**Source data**

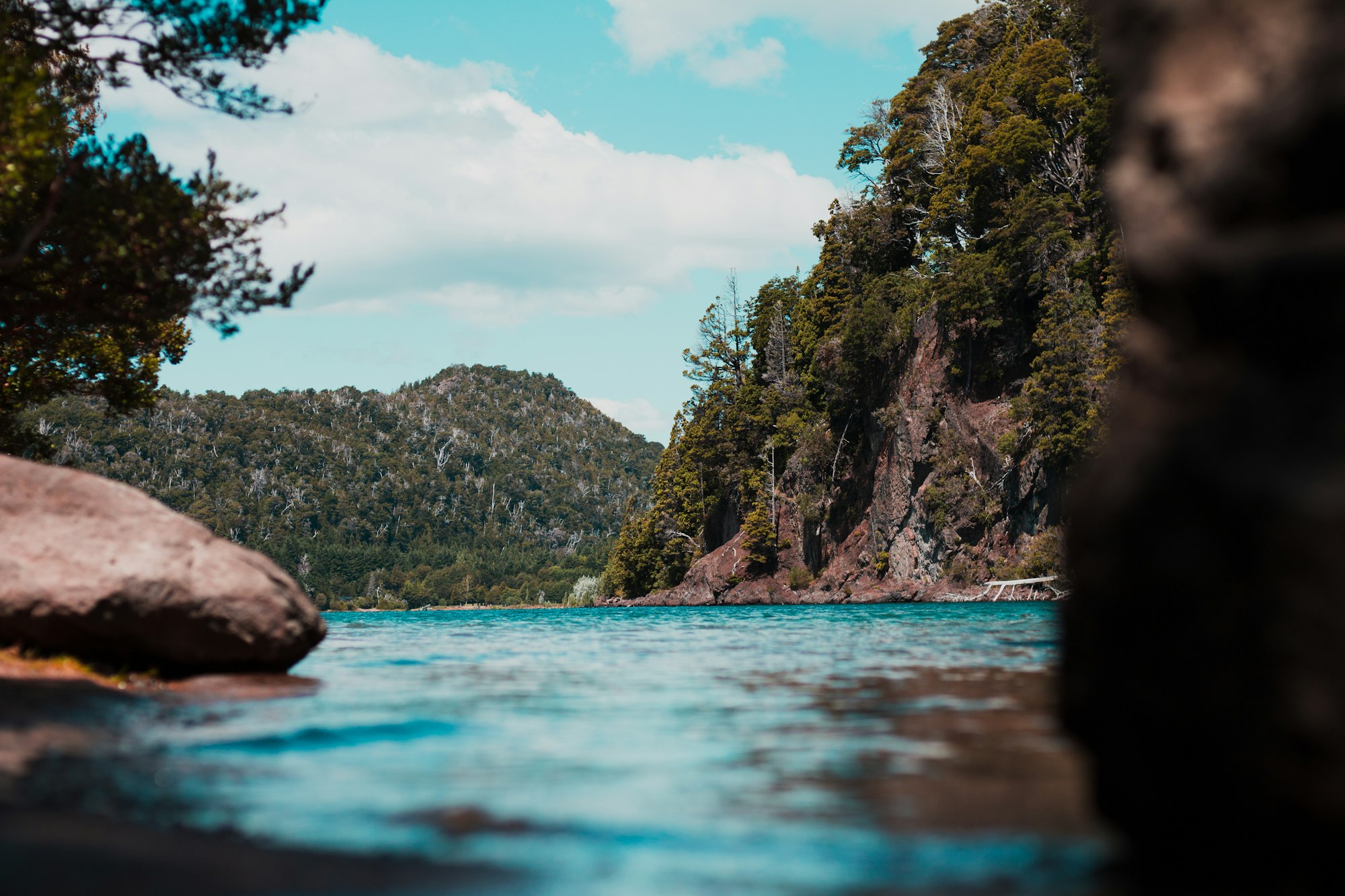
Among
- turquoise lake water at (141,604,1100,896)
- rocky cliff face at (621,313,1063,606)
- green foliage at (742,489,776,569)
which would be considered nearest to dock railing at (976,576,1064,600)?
rocky cliff face at (621,313,1063,606)

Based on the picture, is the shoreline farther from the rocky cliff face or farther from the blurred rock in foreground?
the blurred rock in foreground

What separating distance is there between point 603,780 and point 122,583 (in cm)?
582

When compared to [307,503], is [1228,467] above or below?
below

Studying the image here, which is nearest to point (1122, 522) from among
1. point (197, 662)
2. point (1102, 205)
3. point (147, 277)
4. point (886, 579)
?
point (197, 662)

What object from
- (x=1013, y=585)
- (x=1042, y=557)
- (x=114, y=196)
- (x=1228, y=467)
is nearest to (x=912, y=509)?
(x=1042, y=557)

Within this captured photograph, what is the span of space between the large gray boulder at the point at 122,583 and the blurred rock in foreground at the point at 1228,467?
8253 mm

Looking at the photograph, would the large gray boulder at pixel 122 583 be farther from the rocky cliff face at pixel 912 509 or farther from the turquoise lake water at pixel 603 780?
the rocky cliff face at pixel 912 509

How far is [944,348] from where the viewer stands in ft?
192

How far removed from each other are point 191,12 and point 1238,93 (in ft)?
41.1

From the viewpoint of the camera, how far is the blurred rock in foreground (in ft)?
8.89

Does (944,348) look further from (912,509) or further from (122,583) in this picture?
(122,583)

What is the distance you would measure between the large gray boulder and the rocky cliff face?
41.1 metres

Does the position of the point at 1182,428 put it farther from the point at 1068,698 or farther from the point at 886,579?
the point at 886,579

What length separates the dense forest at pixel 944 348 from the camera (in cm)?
4897
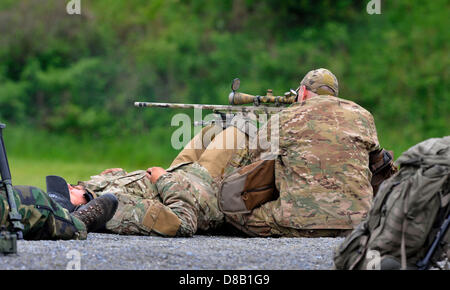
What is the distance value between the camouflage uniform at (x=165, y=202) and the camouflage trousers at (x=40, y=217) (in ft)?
1.93

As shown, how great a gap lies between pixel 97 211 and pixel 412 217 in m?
2.15

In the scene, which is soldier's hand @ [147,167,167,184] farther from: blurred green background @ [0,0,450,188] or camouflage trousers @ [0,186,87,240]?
blurred green background @ [0,0,450,188]

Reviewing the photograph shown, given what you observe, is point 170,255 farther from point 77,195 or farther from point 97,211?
point 77,195

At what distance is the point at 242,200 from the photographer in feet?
17.0

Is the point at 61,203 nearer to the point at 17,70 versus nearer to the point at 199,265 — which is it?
the point at 199,265

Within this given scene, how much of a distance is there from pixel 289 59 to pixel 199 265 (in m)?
14.5

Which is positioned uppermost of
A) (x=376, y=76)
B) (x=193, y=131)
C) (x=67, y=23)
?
(x=67, y=23)

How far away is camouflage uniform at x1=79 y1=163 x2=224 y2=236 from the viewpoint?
5078 millimetres

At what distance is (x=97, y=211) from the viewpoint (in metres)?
4.82

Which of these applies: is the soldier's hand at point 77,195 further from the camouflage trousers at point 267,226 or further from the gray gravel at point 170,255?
the camouflage trousers at point 267,226

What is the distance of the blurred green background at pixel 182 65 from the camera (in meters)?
17.2

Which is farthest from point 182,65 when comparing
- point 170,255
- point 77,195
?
point 170,255
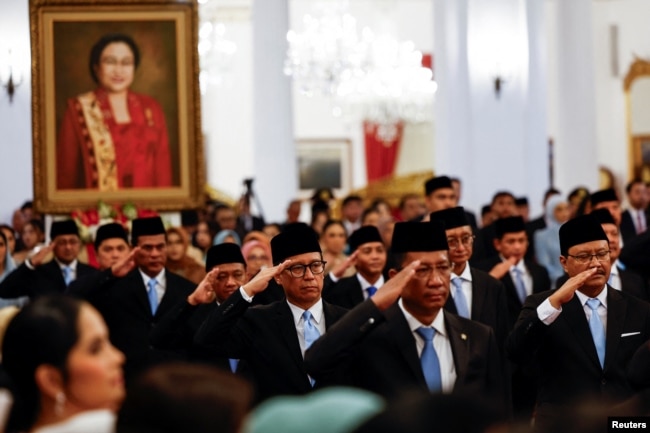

**Written exercise**
Copy everything from the start of the items down to the line containing "41.1 metres", including that line, exactly as it appears, and leave out the pictures.

**Worked answer**
Among
- turquoise lake water at (141,604,1100,896)
- rocky cliff face at (621,313,1063,606)
- green foliage at (742,489,776,569)
which would be considered nearest to dock railing at (976,576,1064,600)?
rocky cliff face at (621,313,1063,606)

Based on the picture, is the shoreline farther from the rocky cliff face or farther from the blurred rock in foreground?
the blurred rock in foreground

What separating distance is there between point 603,780 and point 122,583 (in cm)?
582

When compared to [307,503], is [1228,467] above or below?
below

Studying the image here, which is nearest to point (1122, 522) from among
1. point (197, 662)
2. point (1102, 205)
3. point (147, 277)
4. point (886, 579)
?
point (197, 662)

What object from
- (x=1013, y=585)
- (x=1042, y=557)
- (x=114, y=196)
- (x=1228, y=467)
is nearest to (x=912, y=509)?
(x=1042, y=557)

Within this captured photograph, what is the span of space between the large gray boulder at the point at 122,583 and the blurred rock in foreground at the point at 1228,467?
8253 mm

Looking at the photograph, would the large gray boulder at pixel 122 583 be farther from the rocky cliff face at pixel 912 509 or farther from the turquoise lake water at pixel 603 780?
the rocky cliff face at pixel 912 509

How far is [944,348] from where the viewer stands in ft?
192

How far removed from each other are point 191,12 and point 1238,93 (in ft)?
41.1

From the viewpoint of the camera, how far is the blurred rock in foreground (in ft)?
8.89

Does (944,348) look further from (912,509) or further from (122,583) in this picture?
(122,583)

What is the distance you would measure between the large gray boulder and the rocky cliff face?
41.1 metres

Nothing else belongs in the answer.